MP Gallagher’s reflections during last illness launched
The late Michael Paul Gallagher SJ’s last book, Into Extra Time, finished just weeks before he died and published by Messenger Publications, was launched in Belvedere House on Tuesday 15 March by his friend and fellow theologian Eamon Conway. The book chronicles his final illness. Its subtitle is ‘Living through the final stages of cancer and jottings along the way’.
Michael Paul’s fellow Jesuits, colleagues and friends gathered first in Belvedere Chapel for a moving ceremony to mark his passing. His friends Aidan Mathews and Fr Dermot Lane read short excerpts from the book in the style of a litany prayer.
Brendan Comerford SJ, a long-time friend of Michael Paul’s, gave the homily. He spoke of first getting to know Michael Paul when the latter was his lecturer in University College Dublin.

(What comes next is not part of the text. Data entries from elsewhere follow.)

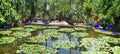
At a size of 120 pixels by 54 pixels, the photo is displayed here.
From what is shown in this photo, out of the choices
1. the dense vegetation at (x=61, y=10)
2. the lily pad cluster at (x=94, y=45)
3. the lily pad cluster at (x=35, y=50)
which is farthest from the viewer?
the dense vegetation at (x=61, y=10)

Not to be outdone by a class and flatmate who’d managed to get an invite to dinner with Michael Paul in Milltown Park, Brendan used the pretext of wanting to know more about the Byron’s poetry in order to wangle a similar invite. Michael Paul took him to his study and presented him with some books on the poet, and after a brief discussion said bluntly,”Now tell me the real reason why you’re here!”
Thirty-one year late and as a Jesuit, Brendan visited Michael Paul shortly before his death. They talked about that night and Michael Paul seemed happy to agree that perhaps he had been a sort of ‘John the Baptist’ figure, pointing Brendan to Jesus.

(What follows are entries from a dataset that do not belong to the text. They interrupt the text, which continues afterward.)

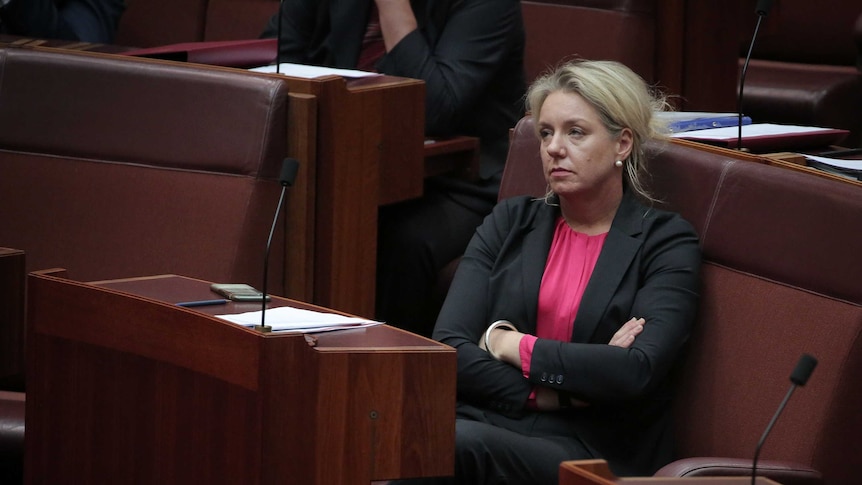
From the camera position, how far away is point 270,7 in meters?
4.33

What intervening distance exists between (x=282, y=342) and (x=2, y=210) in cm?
135

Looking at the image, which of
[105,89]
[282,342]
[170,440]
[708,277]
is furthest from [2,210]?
[708,277]

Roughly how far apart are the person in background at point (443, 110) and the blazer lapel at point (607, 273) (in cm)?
93

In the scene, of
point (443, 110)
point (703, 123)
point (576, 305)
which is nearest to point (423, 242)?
point (443, 110)

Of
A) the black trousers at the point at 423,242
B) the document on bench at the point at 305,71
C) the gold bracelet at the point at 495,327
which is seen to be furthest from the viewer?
the black trousers at the point at 423,242

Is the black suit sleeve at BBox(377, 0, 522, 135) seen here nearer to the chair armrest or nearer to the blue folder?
the blue folder

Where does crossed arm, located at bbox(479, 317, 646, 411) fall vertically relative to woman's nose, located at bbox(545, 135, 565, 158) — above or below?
below

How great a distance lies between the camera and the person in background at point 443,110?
320cm

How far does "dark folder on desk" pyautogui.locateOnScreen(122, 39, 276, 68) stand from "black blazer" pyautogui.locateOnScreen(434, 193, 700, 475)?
0.98m

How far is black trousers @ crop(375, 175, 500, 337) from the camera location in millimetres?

Eamon Conway echoed a similar theme in his talk later in Belvedere House. He said it was clear from Michael Paul’s book that he wanted to evangelise always in a new way, and in particular to introduce the possibility of faith to those who had problems with the prevailing church culture or those who felt justifiably alienated from the possibility of belief.
He said that on a personal level the book had challenged him to examine his own prayer life, to revisit it with more commitment and enthusiasm.

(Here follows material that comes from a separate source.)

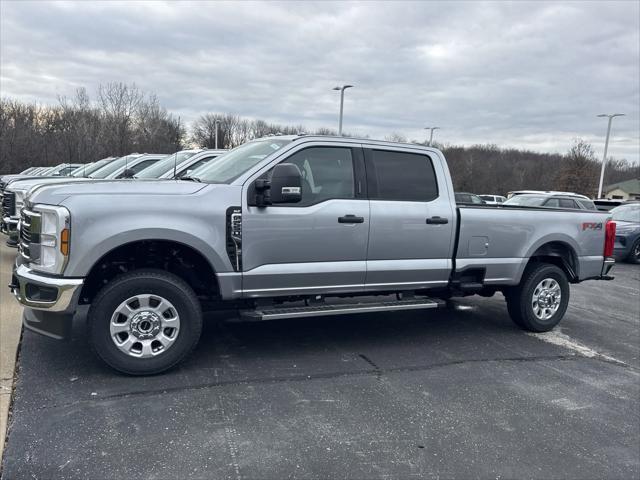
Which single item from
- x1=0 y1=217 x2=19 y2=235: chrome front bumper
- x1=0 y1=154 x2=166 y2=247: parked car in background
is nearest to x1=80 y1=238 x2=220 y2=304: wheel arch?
x1=0 y1=154 x2=166 y2=247: parked car in background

He noted also the honesty and insights that prevailed in Michael Paul’s recounting of his struggle with terminal cancer. “Faith is the ability to survive our moods” was an apt aphorism from G.K. Chesterton, quoted by Michael Paul. The Ignatian maxim of ‘finding God in all things’ was everywhere in the book, even in the ‘waves of fog’ that Michael Paul spoke of as he tried to grapple with the presence of Christ during his suffering. Michael Paul’s description of dying was of a daily surrender that was ‘low key’ as opposed to, say, Karl Rahner SJ’s more lofty surrendering into the arms of the infinite.
“In the final analysis,” Professor Conway added, “the book was a type of resurrection or Emmaus, with Michael Paul speaking to us with characteristic wisdom and insight from a place where death has no sway.”